I'm quite proud of myself for having achieved a certain level headedness - but you know what I did when Darth Vader walked through the glass doors directly in front of my desk in the features department of the Courier-Mail?

My instinctive reflex was to duck under the desk - and I was halfway through a bob down when my brain kicked into gear: "Wait a minute! He's not real!"

No one can tell me that the media doesn't affect people's psychological states - lighting affects people's psychology. Maybe if that toilet had supermarket dazzle the Wirrn would have remained dormant in my mind.

But I believe that when people live through crisis - particularly prolonged crisis such as war, revolution, drought, destitution - it may change people's mindset and they may not even know it.

I know people who have kept people alive, kept families together, left everything they own behind and started again in a country beset by racism - Australia in the 1950s - and it affected them for the rest of their lives. They never forgot. How could you?

Earlier this year I read a social studies report about the communities which depend upon water from the Murray-Darling River Basin. It doesn't seem to be on the Murray-Darling Basin Authority's new website any more. Lucky for you I kept a copy. See below.

Watching the farmers' protests on the news reminded me of this report because it explains a few important points like how farmers are getting on in years - there, in Australia's salad bowl, young people aren't lining up to farm.

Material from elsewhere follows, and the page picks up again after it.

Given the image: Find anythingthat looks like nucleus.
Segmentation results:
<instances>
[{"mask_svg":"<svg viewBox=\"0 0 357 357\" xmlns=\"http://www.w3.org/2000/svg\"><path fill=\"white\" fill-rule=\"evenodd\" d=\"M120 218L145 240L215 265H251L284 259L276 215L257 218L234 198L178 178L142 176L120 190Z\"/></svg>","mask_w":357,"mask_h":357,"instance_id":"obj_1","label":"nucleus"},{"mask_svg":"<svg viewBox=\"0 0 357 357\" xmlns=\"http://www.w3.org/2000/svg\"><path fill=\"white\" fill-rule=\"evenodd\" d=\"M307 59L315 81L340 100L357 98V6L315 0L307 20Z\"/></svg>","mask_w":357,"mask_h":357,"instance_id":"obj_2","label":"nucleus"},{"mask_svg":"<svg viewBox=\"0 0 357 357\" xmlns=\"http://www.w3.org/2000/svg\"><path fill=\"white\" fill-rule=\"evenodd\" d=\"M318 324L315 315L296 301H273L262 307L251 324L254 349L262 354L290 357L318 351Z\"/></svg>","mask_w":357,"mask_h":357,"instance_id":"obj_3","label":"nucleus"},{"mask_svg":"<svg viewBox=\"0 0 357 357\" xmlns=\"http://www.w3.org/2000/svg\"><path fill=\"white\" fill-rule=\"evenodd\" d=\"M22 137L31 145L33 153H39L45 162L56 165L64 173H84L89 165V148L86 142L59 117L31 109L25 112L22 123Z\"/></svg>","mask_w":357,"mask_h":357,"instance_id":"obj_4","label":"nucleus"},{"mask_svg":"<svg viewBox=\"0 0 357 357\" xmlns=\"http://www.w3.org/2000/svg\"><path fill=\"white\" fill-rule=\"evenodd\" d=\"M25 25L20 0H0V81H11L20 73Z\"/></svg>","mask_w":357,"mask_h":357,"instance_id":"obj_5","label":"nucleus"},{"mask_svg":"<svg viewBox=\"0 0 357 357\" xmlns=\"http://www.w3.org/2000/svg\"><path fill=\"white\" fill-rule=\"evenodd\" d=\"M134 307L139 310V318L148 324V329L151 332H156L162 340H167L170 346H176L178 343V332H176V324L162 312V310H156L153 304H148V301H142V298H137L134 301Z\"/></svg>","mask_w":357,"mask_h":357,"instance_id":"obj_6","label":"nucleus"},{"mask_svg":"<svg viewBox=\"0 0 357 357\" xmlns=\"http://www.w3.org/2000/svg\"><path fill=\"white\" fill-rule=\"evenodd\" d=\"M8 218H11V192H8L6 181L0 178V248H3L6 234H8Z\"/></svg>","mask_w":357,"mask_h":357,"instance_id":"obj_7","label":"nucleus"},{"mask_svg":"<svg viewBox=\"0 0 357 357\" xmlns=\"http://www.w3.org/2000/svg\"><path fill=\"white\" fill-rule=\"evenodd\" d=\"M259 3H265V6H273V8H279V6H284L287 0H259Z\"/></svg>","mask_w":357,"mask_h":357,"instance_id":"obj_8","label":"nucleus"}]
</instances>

At least one or two generations have left their parents and grandparents to carry on because they don't fancy being slaves to the whim of the seasons and climate.

Do you wonder that farmers approaching their retirement years are panicking? Remember what self-funded retirees felt like when the Global Financial Crisis crushed superannuation funds and share prices?

These people know that they feed the country. They probably feel like they've just been slimmed by the Greens.

They don't even have anyone to take over the farm. Farmers are as scarce as hen's teeth - or as scarce as a drop of rain in a drought.

There are so many issues all wrapped in the this proposed water management plan which has panicked the farmers and made the Greens so happy. 

Everyone's minds are set. Boy do we need a miracle now Saint Mary!